# Saved entries:
= = =

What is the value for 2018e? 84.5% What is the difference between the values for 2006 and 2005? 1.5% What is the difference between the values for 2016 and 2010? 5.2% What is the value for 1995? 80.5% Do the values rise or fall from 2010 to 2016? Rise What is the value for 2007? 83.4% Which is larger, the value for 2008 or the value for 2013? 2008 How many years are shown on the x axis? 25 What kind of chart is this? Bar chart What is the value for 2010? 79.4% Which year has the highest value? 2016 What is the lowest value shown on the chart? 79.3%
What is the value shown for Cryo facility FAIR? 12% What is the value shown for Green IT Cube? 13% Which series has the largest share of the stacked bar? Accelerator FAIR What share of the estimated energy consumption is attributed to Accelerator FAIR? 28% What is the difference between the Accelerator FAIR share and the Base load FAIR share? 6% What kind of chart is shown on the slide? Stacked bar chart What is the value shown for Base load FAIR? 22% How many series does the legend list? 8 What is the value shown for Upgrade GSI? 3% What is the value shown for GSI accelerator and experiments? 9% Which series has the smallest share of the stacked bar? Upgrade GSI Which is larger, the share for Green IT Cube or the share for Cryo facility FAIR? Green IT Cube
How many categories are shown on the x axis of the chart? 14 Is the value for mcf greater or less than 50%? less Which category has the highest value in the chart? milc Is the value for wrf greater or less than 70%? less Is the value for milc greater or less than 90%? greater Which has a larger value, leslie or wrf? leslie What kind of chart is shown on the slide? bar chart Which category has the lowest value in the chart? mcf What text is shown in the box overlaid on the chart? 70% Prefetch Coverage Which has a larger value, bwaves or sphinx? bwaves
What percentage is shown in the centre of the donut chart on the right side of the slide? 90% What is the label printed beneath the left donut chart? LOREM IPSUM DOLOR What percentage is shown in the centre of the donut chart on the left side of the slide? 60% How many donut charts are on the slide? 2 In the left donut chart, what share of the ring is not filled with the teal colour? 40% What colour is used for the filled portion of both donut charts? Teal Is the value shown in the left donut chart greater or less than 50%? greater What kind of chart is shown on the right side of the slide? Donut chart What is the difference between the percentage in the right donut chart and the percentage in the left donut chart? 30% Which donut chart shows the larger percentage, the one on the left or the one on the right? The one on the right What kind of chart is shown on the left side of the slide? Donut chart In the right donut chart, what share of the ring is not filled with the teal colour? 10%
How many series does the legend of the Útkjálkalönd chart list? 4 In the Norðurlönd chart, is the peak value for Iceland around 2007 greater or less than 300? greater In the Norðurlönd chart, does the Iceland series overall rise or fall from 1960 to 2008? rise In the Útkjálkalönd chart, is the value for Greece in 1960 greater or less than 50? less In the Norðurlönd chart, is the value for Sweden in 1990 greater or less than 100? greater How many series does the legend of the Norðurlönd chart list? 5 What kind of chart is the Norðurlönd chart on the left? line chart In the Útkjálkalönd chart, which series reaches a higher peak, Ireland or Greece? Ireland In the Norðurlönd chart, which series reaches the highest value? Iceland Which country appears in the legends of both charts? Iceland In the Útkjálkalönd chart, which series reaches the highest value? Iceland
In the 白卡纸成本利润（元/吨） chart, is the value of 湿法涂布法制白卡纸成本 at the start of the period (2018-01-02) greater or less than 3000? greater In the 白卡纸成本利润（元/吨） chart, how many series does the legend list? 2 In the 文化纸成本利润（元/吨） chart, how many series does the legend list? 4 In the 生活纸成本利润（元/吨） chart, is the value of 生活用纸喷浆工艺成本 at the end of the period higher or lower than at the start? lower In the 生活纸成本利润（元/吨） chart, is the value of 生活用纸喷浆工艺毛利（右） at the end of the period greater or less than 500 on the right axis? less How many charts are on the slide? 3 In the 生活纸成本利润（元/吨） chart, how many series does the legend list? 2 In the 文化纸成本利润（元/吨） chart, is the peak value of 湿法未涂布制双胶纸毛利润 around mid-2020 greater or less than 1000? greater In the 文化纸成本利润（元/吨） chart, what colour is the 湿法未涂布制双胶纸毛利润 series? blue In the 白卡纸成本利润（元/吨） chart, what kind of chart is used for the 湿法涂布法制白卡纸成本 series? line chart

= = =

# What is needed:
Switch "chart" to "graph" in the entries from the start through the line containing "How many categories", inclusive, and give those lines again with nothing else changed.

# Written answer:
What is the value for 2018e? 84.5% What is the difference between the values for 2006 and 2005? 1.5% What is the difference between the values for 2016 and 2010? 5.2% What is the value for 1995? 80.5% Do the values rise or fall from 2010 to 2016? Rise What is the value for 2007? 83.4% Which is larger, the value for 2008 or the value for 2013? 2008 How many years are shown on the x axis? 25 What kind of graph is this? Bar graph What is the value for 2010? 79.4% Which year has the highest value? 2016 What is the lowest value shown on the graph? 79.3%
What is the value shown for Cryo facility FAIR? 12% What is the value shown for Green IT Cube? 13% Which series has the largest share of the stacked bar? Accelerator FAIR What share of the estimated energy consumption is attributed to Accelerator FAIR? 28% What is the difference between the Accelerator FAIR share and the Base load FAIR share? 6% What kind of graph is shown on the slide? Stacked bar graph What is the value shown for Base load FAIR? 22% How many series does the legend list? 8 What is the value shown for Upgrade GSI? 3% What is the value shown for GSI accelerator and experiments? 9% Which series has the smallest share of the stacked bar? Upgrade GSI Which is larger, the share for Green IT Cube or the share for Cryo facility FAIR? Green IT Cube
How many categories are shown on the x axis of the graph? 14 Is the value for mcf greater or less than 50%? less Which category has the highest value in the graph? milc Is the value for wrf greater or less than 70%? less Is the value for milc greater or less than 90%? greater Which has a larger value, leslie or wrf? leslie What kind of graph is shown on the slide? bar graph Which category has the lowest value in the graph? mcf What text is shown in the box overlaid on the graph? 70% Prefetch Coverage Which has a larger value, bwaves or sphinx? bwaves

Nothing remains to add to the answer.